Dans ce contexte émergent, le droit souple peut avoir un rôle positif à jouer dans l’acceptation des technologies robotiques, et ce de deux manières au moins. D’une part, en insufflant de la confiance au public en raison d’un système transparent d’autorégulation du secteur de la robotique de service par exemple, dans le cadre duquel les acteurs s’accorderaient à respecter une stricte éthique dans le développement des produits qu’ils mettent sur le marché, notamment vis-à-vis du respect de la vie privée des utilisateurs de robots compagnon. En résulterait une démarche éthique by design. L’objectif serait naturellement de faire émerger une certaine vision commune et consensuelle de la robotique de service, respectueuse des utilisateurs.

D’autre part, en sensibilisant le public sur la spécificité de ces être artificiels qui seront, selon toute vraisemblance, doués d’une liberté décisionnelle et d’une capacité d’apprentissage, témoins de leur présence au monde. Cette sensibilisation pourrait prendre la forme de recommandations d’utilisation et d’un engagement de l’utilisateur à ne pas porter atteinte à l’intégrité du robot, cette règle devenant socialement d’autant plus nécessaire que l’apparence du robot peut se rapprocher, de manière parfois troublante, de celle de l’homme. Il n’est pas exclu qu’une protection du robot par le biais d’un engagement personnel de son utilisateur – bien que dépourvue d’une sanction juridique explicite – ne produise de meilleurs résultats, par effet d’adhésion, qu’une règle relevant du droit dur et autoritairement imposée.

Si on admet l’avènement d’une forme d’intelligence non humaine suffisamment sophistiquée – que les progrès actuels semblent nous laisser entrevoir – peut-on sérieusement envisager une forme de consécration légale des robots intelligents ?

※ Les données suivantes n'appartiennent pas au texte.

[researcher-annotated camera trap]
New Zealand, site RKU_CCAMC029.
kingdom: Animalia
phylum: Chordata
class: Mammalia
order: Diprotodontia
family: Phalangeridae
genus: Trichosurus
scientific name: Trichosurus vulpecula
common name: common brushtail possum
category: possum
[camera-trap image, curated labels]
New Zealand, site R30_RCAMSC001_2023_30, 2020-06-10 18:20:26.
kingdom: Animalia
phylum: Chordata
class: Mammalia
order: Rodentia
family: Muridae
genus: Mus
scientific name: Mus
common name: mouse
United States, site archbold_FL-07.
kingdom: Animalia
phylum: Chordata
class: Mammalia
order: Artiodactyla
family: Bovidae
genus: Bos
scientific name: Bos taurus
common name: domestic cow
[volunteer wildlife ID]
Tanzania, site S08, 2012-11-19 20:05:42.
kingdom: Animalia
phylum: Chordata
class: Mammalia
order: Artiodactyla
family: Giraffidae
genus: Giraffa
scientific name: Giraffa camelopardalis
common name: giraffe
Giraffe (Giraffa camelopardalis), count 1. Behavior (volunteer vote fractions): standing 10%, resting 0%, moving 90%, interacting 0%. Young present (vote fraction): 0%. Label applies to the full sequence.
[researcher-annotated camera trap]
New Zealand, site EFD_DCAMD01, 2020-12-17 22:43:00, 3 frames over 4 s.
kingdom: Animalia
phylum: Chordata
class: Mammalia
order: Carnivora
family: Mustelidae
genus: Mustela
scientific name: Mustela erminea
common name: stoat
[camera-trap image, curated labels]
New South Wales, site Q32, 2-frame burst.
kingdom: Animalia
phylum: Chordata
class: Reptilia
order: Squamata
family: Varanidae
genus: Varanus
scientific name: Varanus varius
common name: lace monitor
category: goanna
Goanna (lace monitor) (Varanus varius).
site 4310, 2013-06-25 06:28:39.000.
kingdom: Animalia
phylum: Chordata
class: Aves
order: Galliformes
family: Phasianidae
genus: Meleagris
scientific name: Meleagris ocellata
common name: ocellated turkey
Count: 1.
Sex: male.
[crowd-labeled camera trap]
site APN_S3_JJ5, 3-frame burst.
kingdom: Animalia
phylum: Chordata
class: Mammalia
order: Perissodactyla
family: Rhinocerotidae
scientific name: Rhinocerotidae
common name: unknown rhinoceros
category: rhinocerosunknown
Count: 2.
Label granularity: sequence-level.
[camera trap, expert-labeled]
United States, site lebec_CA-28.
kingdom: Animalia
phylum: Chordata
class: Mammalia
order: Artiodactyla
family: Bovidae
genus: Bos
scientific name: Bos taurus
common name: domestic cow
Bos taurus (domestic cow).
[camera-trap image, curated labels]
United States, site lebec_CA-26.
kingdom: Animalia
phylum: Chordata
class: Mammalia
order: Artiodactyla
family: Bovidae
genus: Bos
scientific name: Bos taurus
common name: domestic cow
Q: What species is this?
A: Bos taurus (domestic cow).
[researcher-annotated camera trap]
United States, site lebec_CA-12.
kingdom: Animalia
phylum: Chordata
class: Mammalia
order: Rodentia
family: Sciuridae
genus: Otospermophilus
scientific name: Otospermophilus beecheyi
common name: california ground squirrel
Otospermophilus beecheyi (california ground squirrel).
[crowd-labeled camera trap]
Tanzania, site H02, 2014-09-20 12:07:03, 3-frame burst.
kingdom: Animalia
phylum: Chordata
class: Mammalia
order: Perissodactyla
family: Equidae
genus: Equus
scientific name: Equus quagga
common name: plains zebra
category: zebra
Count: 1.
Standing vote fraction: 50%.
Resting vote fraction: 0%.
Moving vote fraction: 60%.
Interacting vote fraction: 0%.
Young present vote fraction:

Le point de vue est ici résolument prospectif et les éléments de réponse qui peuvent être apportés doivent être regardés avec précaution. Mais une fois la rupture technologique suffisamment consommée, résultant de la liberté dont disposera le robot, elle-même alimentée par ses capacités d’apprentissage, le droit n’aura d’autre choix que de prendre cette réalité technologique en compte. Au-delà de sa régulation, le droit, à l’issue du processus d’acculturation à la robotique intelligente, peut permettre d’en consacrer la singularité.

A cet égard, la situation juridique des animaux n’est pas neutre. Or, l’approche civiliste du statut de l’animal en France s’est infléchie puisque le Code civil ne qualifie plus explicitement l’animal de bien meuble; une formulation d’une symbolique évidente a dans le même temps été consacrée, les animaux ayant été élevés au rang d’ « êtres vivants doués de sensibilité ». L’animal pourrait, du fait de sa nature qui n’est plus intrinsèquement celle d’un « bien meuble », se voir appliquer d’autres règles qui viendraient consacrer un régime civil hybride, sui generis. A tout le moins, parce qu’il s’agit d’un être vivant doué de sensibilité, dont l’unicité pour son propriétaire peut être établie, une partie du régime des biens pourrait être écartée.

Dans cette approche, la robotique relationnelle qui a la particularité de faire naître, chez l’utilisateur, de l’empathie et vraisemblablement une forme d’attachement, pourrait suivre une logique similaire : selon le degré de liberté dont le robot est doté, une répartition des droits applicables, celui des biens et celui des êtres humains empreint de références éthiques et culturelles, pourrait avoir lieu. Pour autant, avant d’être juridique, la prise en compte de la spécificité du robot peut relever de la sphère privée. A titre d’illustration, il existe des traditions culturelles et spirituelles où les lignes de démarcation entre le vivant et l’inorganique ne sont pas appréhendées de la même manière qu’en Occident. Des funérailles traditionnelles ont ainsi pu être organisées pour le robot animaloïde Aibo de Sony, qui était devenu au fil du temps partie intégrante du quotidien d’un foyer japonais, lorsqu’il n’a plus été possible de le réparer.

A l’issue de ce processus, reconnaître aux robots intelligents une forme d’existence juridique singulière, la « personnalité robot », peut être envisagée. D’autant qu’il est acquis que l’existence juridique n’est pas le propre du genre humain, étant précisé qu’il n’est, à l’évidence, pas envisagé ici de faire du robot l’égal de l’homme. La question est au moins posée. »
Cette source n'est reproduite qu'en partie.